Selain itu, menangis tidak memiliki cukup stigma negatif di Jepang juga di banyak negara lain di dunia. Hampir semua Entertainer dan bintang olahraga diperkirakan akan menangis saat mengumumkan mereka akan pensiun, dan laki-laki yang sedang dihadapkan dengan mosi atau kekesalan yang cukup untuk meneteskan air mata , cukup sering terjadi. ada kata dalam bahasa Jepang untuk hal itu, otoko namida (air mata lelaki).

Acara drama TV secara reguler menampilkan karakter yang menangis ketika karakter mengalami bicara dari hati ke hati. beberapa responden survey menagatakan, menangis di kamar mandi kantor bukan karena hari yang berat di tempat kerja, tapi karena mereka sudah tersentuh oleh kata-kata atau dorongan yang diucapkan oleh rekan kerja, atau bahkan pelanggan, selama hari kerja yang berat.

Bagi mereka yang bekerja dalam pelayanan seperti restoran atau toko, komentar pelanggan dapat berarti baik maupun buruk. Beberapa responden yang mengatakan alasan mereka menangis di kamar mandi tempat kerja yakni, ketidak adilan atau keluhan pelanggan yang terlalu keras.
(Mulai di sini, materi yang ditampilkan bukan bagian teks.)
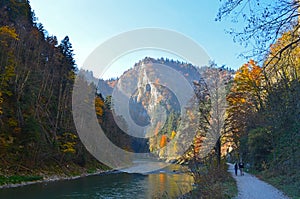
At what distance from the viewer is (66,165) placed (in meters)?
27.2

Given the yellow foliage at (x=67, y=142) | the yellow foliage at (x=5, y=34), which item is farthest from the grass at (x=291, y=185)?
the yellow foliage at (x=5, y=34)

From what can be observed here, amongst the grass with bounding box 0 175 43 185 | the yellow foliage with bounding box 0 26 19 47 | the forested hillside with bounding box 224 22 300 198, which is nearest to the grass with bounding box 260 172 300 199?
the forested hillside with bounding box 224 22 300 198

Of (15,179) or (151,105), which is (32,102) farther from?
(151,105)

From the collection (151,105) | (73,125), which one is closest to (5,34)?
(73,125)

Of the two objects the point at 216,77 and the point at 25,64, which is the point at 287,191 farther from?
the point at 25,64

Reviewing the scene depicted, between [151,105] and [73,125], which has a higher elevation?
[151,105]

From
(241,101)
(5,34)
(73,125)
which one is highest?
(5,34)

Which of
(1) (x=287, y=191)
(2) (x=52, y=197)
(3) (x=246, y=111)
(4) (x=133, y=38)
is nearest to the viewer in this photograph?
(1) (x=287, y=191)

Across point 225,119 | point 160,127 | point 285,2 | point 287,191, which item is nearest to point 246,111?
point 225,119

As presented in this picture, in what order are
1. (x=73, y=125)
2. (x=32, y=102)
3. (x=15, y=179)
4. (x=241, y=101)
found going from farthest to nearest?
1. (x=73, y=125)
2. (x=32, y=102)
3. (x=241, y=101)
4. (x=15, y=179)

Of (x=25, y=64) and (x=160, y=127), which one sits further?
(x=160, y=127)

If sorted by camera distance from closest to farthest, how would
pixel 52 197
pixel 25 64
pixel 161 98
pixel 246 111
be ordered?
pixel 52 197 < pixel 246 111 < pixel 25 64 < pixel 161 98

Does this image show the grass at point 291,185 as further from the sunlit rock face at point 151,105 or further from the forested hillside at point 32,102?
the sunlit rock face at point 151,105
Sementara terdapat manfaat pemulihan yang pasti dari menangis, kegiatan ini telah berubah dari tidak lazim menjadi cukup umum terjadi dikalangan pekerja di Jepang. seperti yang dikatakan salah satu responden survey, ketika air mata anda sudah habis, perlu diingat cara lain untuk menangani keluhan pelanggan, atasan, atau bos yang tidak masuk akal adalah memberikan senyuman pada mereka.